Dulu, positing terhadap suatu produk dikaitkan dengan suatu negara, misalnya kain sutra pastilah
diidentik dengan negeri China. Sedangkan Rasulullah dalam melakukan positioning bukanlah
barang dagangannya yang mendapatkan posisi istimewa di hati konsumen, melainkan
kepribadian beliau sendiri dengan kejujurannya dalam berdagang, sehingga secara tidak
langsung hal ini telah membangun personal branding Rasulullah yang luar biasa dalam
menjaring kepercayaan masyarakat, sehingga apapun yang beliau jual pastilah mampu menarik
minat, hingga pada suatu ketika Khadijah seorang penguasaha besar yang disegani kala itu
tertarik untuk bermitra dengan Rasulullah.
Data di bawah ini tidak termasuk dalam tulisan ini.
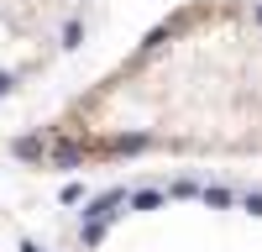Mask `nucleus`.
Wrapping results in <instances>:
<instances>
[{
	"label": "nucleus",
	"mask_w": 262,
	"mask_h": 252,
	"mask_svg": "<svg viewBox=\"0 0 262 252\" xmlns=\"http://www.w3.org/2000/svg\"><path fill=\"white\" fill-rule=\"evenodd\" d=\"M53 158H58V163H79V147H74V142H58Z\"/></svg>",
	"instance_id": "nucleus-1"
}]
</instances>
Langkah selanjutnya adalah memainkan taktik, hal ini dijalankan salah satunya adalah dengan
melakukan diferensiasi terhadap bisnis. Diferensiasi juga dilakukan Rasulullah dalam berdagang,
hal yang membedakan Rasulullah dengan pedagang lain adalah satu-satunya pengusaha muda
yang selalu meraup keuntungan fantastis karena selalu diincar masyarakat lantaran kejujurannya.
Jika orientasi pedagang lain dalam berbisnis adalah mendapatkan keuntungan, namun Rasulullah
tidak terlalu mementingkan itu, orientasi Rasulullah dalam berdagang adalah membangun
persaudaraan, sebagaimana sabda beliau dalam hadis sahih, "Diriwayatkan dari Ibnu Shihab
telah mengkhabarkan kepadaku oleh Anas bin Malik bahwa Rasulullah SAW telah bersabda;
Barangsiapa yang suka diluaskan rezekinya dan dipanjangkan umurnya, maka sambunglah tali
kerabatnya." Rasulullah lebih sering memerhatikan konsumen daripada produk itu sendiri,
terbukti saat Rasulullah melakukan perdagangan selalu menjelaskan produk secara trasnparan
kepada pelanggan tanpa ada cacat yang disembunyikan. Kejujuran inilah yang tampak murah
tapi langka di kalangan pedagang, Rasullullah bersabda "Sumpah yang diucapkan untuk
melariskan perniagaan, dapat merusak keuntungan." (H.R. Muslim, dari Abu Hurairah).
Rasulullah sangat tegas menjauhi sumpah yang berlebihan terhadap produk karena hal ini tidak
pernah menumbuhkan trust costumer.

Bukan hal mudah untuk membangun trust costumer, Rasulullah sendiri dalam memberikan
pelayanan kepada kostumer tidak hanya ketika kegiatan jual beli berlangsung, bahkan sesudah
kegiatan itu terjadi, diceritakan dalam sebuah hadis, Abdullah ibn Abdul Hamzah mengatakan,
"Aku telah membeli sesuatu dari Muhammad sebelum beliau menerima tugas kenabian, dan
karena masih ada suatu urusan dengannya maka aku menjanjikan untuk mengantarkan padanya,
tapi aku lupa. Ketika teringat tiga hari kemudian, aku pun pergi ke tempat tersebut dan
menemukan Muhammad masih berada di sana." Rasulullah berkata, "Engkau telah membuatku
resah, aku berada di sini selama tiga hari menunggumu." (H.R. Abu Dawud)

Berbadab-abad yang lalu, Rasulullah juga telah memprediksikan rusaknya perekonomian jika
perang harga terjadi, sehingga Rasulullah selalu mengingatkan kepada para pedagang lain untuk
tidak bersaing soal harga, melainkan bersainglah soal kualitas barang dan pelayanan kepada
kostumer. Beliau juga telah memperingatkan akan pentingnya kejujuran dalam dunia
perdagangan, bahkan Janelle Brarlow dan Dianna Maul menulis dalam buku mereka "Emotional
Value: Creating Strong Brand with Your Customer" menjelaskan bahwa dewasa ini kostumer
tidak lagi membutuhkan sebuah layanan atau produk kualitas tinggi, tapi nilai emosional yang
didapatkan seorang kostumer jauh lebih berharga dari layanan dan kualitas produk. Terkait hal
ini, Rasulullah bahkan telah mempraktekkannya jauh sebelum buku itu ditulis. Rasulullah
menyadari bahwa strategi marketing sesungguhnya tidak terbatas pada layanan dan kualitas
produk tapi juga pada hal-hal yang menyentuh sisi emosional.